### Dokumen Sumber
────────

Karhutla Meningkat, BPBD Kalteng Guyur 2,36 Juta Liter Air dari Udara

Kebakaran hutan dan lahan yang terjadi di Desa Soren, Kecamatan Kota Besi, Kotawaringin Timur, awal Juli 2026. (DOK. BPBD KOTIM)

SUAPIKIR.com, PALANGKA RAYA – Badan Penanggulangan Bencana Daerah (BPBD) Kalimantan Tengah mengerahkan empat unit helikopter untuk memperkuat penanganan kebakaran hutan dan lahan (karhutla) yang meningkat akibat cuaca panas.

Hingga Senin (13/07/2026), sebanyak 2,36 juta liter air telah dijatuhkan melalui operasi water bombing di sejumlah wilayah rawan kebakaran.

Kepala BPBD Kalimantan Tengah, Ahmad Toyib, mengatakan dua helikopter digunakan untuk operasi water bombing, sedangkan dua lainnya melaksanakan patroli udara guna mendeteksi titik api sejak dini.

────────

### Data yang Diberikan
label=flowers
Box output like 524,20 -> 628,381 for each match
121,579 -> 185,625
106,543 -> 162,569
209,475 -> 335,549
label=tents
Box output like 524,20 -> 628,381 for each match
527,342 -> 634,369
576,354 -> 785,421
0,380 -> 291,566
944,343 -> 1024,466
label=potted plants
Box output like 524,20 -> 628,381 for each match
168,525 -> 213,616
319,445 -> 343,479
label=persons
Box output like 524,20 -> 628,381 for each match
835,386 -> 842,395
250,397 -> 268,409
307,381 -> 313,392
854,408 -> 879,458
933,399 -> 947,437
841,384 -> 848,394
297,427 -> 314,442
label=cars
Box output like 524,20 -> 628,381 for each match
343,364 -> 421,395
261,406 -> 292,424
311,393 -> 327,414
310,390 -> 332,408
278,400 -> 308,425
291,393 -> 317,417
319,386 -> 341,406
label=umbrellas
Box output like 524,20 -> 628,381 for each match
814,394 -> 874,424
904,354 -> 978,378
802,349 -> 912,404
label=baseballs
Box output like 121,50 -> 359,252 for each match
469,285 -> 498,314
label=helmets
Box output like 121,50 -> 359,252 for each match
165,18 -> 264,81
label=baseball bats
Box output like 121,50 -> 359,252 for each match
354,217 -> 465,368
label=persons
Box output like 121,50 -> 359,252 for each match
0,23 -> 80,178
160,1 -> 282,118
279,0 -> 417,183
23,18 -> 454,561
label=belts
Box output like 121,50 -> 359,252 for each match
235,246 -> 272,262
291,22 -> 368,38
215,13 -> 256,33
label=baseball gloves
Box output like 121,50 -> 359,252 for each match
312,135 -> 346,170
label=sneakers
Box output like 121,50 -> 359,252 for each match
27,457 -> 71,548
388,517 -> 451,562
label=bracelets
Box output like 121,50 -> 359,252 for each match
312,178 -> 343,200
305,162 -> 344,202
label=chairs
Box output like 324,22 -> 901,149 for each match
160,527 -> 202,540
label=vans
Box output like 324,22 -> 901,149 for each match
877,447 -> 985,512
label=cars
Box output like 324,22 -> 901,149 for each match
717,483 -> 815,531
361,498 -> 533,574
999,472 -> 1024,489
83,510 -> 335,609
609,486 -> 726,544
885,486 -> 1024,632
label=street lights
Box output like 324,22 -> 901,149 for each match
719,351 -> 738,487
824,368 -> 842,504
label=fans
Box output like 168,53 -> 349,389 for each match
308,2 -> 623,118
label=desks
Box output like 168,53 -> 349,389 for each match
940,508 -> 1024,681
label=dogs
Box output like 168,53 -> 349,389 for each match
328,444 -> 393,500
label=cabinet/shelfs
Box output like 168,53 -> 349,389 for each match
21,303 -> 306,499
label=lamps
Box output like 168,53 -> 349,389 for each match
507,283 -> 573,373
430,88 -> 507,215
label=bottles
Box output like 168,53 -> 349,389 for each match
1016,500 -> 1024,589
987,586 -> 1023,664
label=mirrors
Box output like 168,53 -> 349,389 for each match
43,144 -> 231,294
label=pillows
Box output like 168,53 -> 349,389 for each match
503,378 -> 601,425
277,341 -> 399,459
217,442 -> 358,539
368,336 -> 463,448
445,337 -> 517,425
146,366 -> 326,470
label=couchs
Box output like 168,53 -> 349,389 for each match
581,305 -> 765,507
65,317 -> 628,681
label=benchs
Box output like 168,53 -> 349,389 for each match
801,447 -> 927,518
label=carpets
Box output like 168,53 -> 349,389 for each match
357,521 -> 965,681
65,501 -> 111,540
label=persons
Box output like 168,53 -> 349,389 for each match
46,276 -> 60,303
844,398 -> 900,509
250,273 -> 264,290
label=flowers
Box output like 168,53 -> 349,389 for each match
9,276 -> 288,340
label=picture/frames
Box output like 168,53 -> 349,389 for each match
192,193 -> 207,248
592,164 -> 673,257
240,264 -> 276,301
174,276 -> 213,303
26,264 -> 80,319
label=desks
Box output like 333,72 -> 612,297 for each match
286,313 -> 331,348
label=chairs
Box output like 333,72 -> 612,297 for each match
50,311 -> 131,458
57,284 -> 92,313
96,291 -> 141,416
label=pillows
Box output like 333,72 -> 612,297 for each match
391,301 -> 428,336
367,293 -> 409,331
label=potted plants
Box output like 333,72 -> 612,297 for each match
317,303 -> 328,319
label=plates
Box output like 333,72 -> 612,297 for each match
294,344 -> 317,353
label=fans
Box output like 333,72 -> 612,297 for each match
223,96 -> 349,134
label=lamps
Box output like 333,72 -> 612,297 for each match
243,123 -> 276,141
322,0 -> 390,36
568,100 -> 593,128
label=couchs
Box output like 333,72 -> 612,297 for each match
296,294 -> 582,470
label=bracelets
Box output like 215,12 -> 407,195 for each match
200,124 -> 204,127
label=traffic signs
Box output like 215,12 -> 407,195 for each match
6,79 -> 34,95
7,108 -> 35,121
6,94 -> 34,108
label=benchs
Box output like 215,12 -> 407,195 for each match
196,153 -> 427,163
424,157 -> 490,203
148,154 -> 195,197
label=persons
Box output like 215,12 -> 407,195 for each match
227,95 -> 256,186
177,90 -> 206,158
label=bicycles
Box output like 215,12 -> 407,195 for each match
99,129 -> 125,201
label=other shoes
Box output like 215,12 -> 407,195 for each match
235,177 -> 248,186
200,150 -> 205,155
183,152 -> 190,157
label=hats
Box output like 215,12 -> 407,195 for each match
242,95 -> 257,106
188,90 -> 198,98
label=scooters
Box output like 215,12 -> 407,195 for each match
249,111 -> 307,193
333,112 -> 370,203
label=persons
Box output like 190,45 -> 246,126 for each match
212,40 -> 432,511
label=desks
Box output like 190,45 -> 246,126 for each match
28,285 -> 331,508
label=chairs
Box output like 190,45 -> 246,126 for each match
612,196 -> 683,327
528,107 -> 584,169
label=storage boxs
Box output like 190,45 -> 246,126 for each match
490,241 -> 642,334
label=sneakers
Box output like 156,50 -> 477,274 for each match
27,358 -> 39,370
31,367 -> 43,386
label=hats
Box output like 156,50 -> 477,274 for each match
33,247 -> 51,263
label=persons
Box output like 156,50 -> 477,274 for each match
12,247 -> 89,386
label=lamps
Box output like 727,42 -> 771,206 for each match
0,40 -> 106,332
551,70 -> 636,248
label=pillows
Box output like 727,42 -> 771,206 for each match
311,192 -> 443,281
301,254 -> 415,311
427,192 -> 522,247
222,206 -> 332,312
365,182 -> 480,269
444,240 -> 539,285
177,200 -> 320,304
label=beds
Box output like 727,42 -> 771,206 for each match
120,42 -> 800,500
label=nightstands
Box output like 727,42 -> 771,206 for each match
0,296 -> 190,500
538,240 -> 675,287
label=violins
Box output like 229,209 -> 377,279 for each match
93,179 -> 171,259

────────

### Soal yang Dikerjakan
Salin tanpa perubahan bagian berita tentang karhutla di Kalimantan Tengah, mulai dari "Karhutla Meningkat, BPBD" sampai "akibat cuaca panas.".

### Jawaban atas Soal
Karhutla Meningkat, BPBD Kalteng Guyur 2,36 Juta Liter Air dari Udara

Kebakaran hutan dan lahan yang terjadi di Desa Soren, Kecamatan Kota Besi, Kotawaringin Timur, awal Juli 2026. (DOK. BPBD KOTIM)

SUAPIKIR.com, PALANGKA RAYA – Badan Penanggulangan Bencana Daerah (BPBD) Kalimantan Tengah mengerahkan empat unit helikopter untuk memperkuat penanganan kebakaran hutan dan lahan (karhutla) yang meningkat akibat cuaca panas.